For the gym enthusiasts, to get six-pack abs, you guys can perform weighted crunches with dumbbells. Lie horizontally, on your back and rest your feet on the ground at a 90-degree angle on a bench. Keep weight on your chest or extend it out in front of you. Slowly lift your shoulders from the floor keeping your lower back positioned. As soon as you feel the stretch in your abs, compress and on hold for a few seconds. Release and return to the starting position.

Sets and Reps
Repeat for as many reps and sets as you desire and take breaks.

 

Overhead weighted crunches
Perform these weighted crunches dumbbell by placing the weight above your head. By doing so, you put extra pressure on your back which helps some additional muscles to work.
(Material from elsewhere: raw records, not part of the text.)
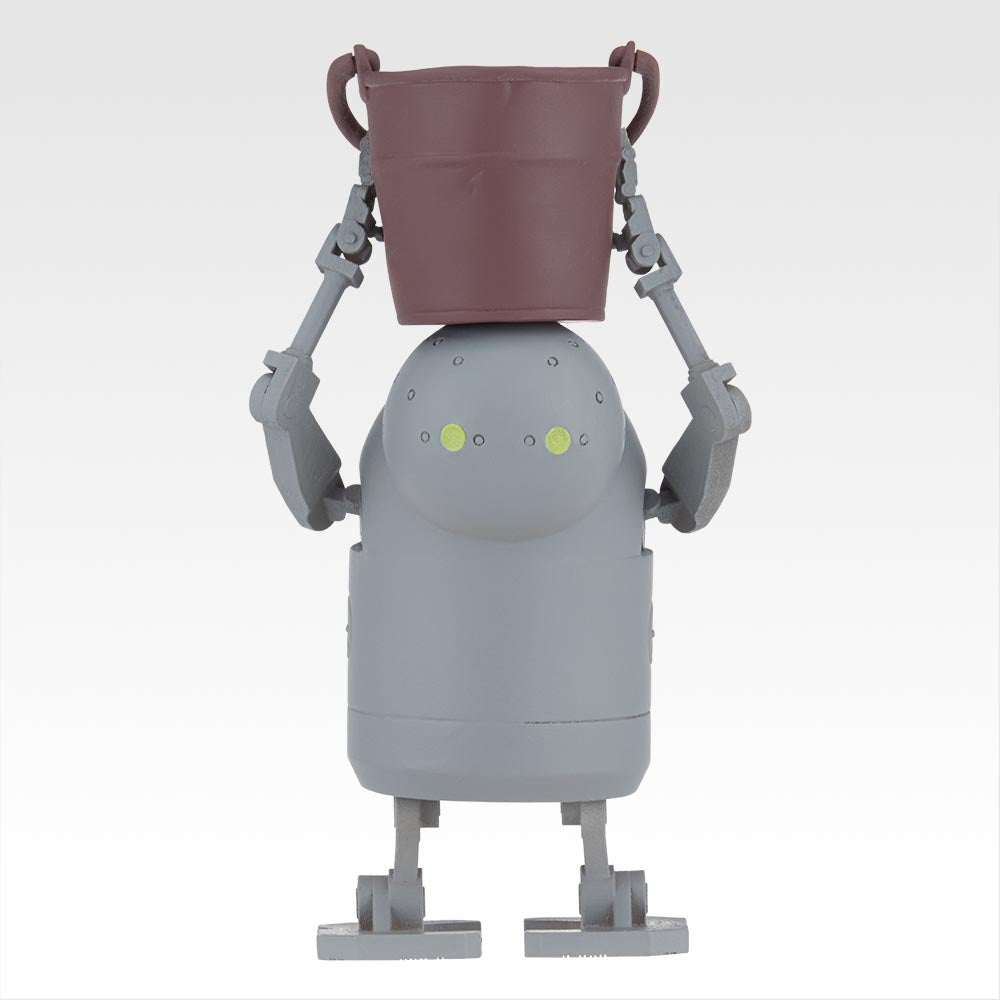 Ichiban Kuji NieR:Automata Ver1.1a Glory to Mankind Machine Lifeforms Figure Collection Buy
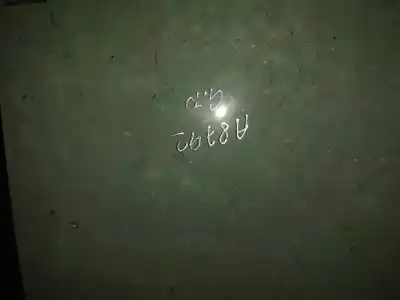 Peça sobressalente para automóvel em segunda mão vidro custódia triangular traseiro direito por citroen c8 2.2 hdi exclusive referências oem iam   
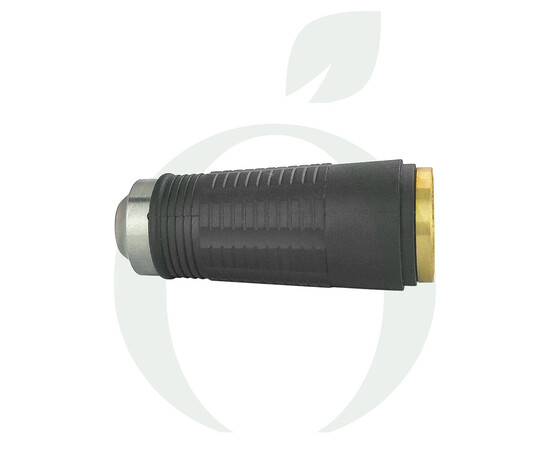 Изображение 3 Колпачок + стальной желтый корпус цангового узла к микромотору Strong 102L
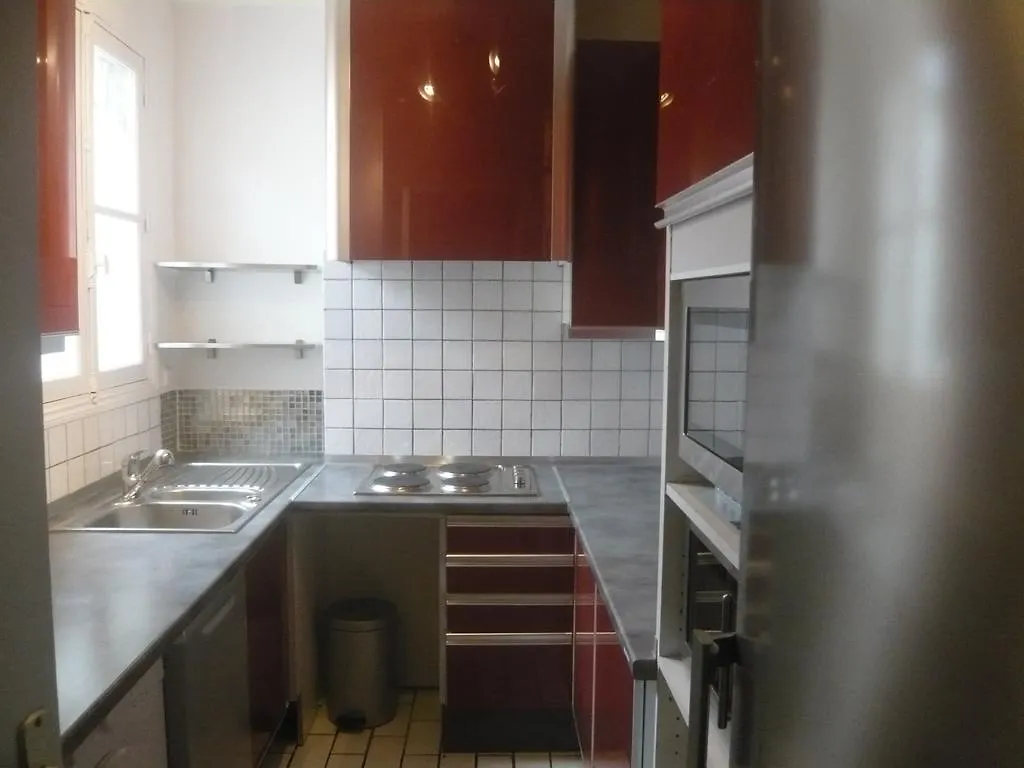 فندق Apts Bridgestreet Champs Elysees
Along with your abdomen, quadriceps, chest, and lower back, overhead weighted crunches also work your arms and shoulders.
You can also increase the intensity by performing weighted crunches for abs on an incline bench.

Inclined Overhead weighted crunches

Another variant of weighted crunches for abs is inclined overhead weighted crunches. It is performed with the head lower than the hips. Here, your hips, torso, and head should lie flat on
your back, and your feet should be secured underneath the foot brace. Place a weight against your chest or overhead, and lift your torso to your knees. This workout allows for a greater range of motion. Being at an inclined position, you’re work against gravity, thus increasing the endurance. Your abdominal muscles work harder, resulting in firmer abs and a stronger core.

Sets and Reps
Retain this position for a few seconds before lowering to starting position.